_EXPLORE THE MATERIAL:_
1) Summarize the forum thread in three sentences.
2) Set down word for word the part of the forum thread between "De-lurking because that's" and "ultimately affects them.", inclusive.

_SOURCE TEXT:_
══════════════════════════════
Thinking of Scarlett, hope things are staying calm Flowers you did the right thing and it saddens me greatly when people generally do not want to see just how emotionally abusive a mum can be and then they wonder why so many dc have abusive childhoods...

PackOff · 01/10/2014 21:31

*It has taken DH and myself a long time to stop seeking a solution. It was frustrating attending courses, reading books, listening to professionals speak, only to be left wondering "what next? we've tried all that!"

We now realise that there is no resolution. All a parent can do in this situation is avoid making choices that make things worse for the DC*

De-lurking because that's struck a chord. My DH has done all the above and to be honest none of those have helped with understanding the DSC mum and her reasoning for the way she is and how it ultimately affects them.

He's constantly in limbo and waiting for the next obstacle. All this "this course is found to be so helpful in a huge percentage of separated parents" phrases turned out to be a myth.

PackOff · 01/10/2014 21:33

Scarlett: It looks like you could be in for quite a high hilled road ahead. I wish you all the best of luck!

MiscellaneousAssortment · 01/10/2014 21:33

What a horrible time. It shows what a good person you are to keep trying to do 'the right thing' with regards to DSDs mum etc.

robotroy · 02/10/2014 14:02

Hadn't posted here Scarlett but have been following with horror, but also amazement at your strength. As another poster I worry this to be my future, and I think people underestimate how much stepmums in this position fear the ex going too far like this, past the point of no return. We have problems with trying to explain 'but why would mum have said this', and so I thank you guys for your advice here as I think it's helpful for all, much as I hope never for things to go this far. As you I fear the damage were my SD to come to hate her mum or be so hurt by what she's done, it's a slow car crash watching it start to happen. Just wanted to say you are great and I'm thinking of you and your family, and I hope you are all doing ok xx

impatienceisavirtue · 02/10/2014 17:12

How are you today OP?

newstart15 · 04/10/2014 10:54

Excellent post by Caterpillarmum.My DSD has had a very similar situation, at at age15 she is able to discuss it and has been for counselling.I don't understand her mums behaviour (or any other parent who acts like this) but suspect its a form of deep insecurity "DSD may prefer her dad to me so I need to damage their relationship".
══════════════════════════════
_DATA EXTRACT:_
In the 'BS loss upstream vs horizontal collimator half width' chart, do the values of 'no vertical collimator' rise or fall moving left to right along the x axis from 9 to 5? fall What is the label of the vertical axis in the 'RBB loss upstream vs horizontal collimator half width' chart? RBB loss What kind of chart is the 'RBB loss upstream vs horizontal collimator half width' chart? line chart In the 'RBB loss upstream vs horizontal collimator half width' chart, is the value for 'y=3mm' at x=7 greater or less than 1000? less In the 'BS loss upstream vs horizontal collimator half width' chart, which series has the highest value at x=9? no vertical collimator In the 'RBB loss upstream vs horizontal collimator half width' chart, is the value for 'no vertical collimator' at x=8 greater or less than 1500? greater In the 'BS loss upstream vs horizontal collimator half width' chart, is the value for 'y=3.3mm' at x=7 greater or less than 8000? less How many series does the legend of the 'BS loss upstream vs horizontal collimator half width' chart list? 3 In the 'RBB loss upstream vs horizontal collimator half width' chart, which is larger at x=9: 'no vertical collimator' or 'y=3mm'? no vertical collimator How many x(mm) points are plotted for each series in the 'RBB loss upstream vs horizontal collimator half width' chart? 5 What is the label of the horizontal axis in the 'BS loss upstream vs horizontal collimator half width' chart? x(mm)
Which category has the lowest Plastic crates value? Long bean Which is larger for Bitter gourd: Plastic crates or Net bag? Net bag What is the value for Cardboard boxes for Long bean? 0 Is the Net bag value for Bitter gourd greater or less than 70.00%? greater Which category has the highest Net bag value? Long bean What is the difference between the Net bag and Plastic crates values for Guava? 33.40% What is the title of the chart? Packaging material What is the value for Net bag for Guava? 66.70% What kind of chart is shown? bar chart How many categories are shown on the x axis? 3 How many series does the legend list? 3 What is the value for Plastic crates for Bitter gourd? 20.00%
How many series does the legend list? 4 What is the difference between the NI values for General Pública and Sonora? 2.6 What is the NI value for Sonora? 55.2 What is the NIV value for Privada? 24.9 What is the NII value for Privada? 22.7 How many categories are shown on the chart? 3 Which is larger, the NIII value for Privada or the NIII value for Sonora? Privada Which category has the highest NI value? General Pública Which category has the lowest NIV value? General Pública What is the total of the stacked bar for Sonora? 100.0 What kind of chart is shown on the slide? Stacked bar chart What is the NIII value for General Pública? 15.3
══════════════════════════════
_RESPONSES TO THE TASKS:_
1) Posters in the forum thread send support to Scarlett and praise her for trying to do the right thing with regard to her stepdaughter's mum. One poster quotes the view that there is no resolution and that a parent can only avoid choices that make things worse for the children. That poster adds that courses, books and professionals have not helped their husband understand his children's mum, and a later poster says a 15-year-old stepdaughter in a similar situation has had counseling.

2)
De-lurking because that's struck a chord. My DH has done all the above and to be honest none of those have helped with understanding the DSC mum and her reasoning for the way she is and how it ultimately affects them.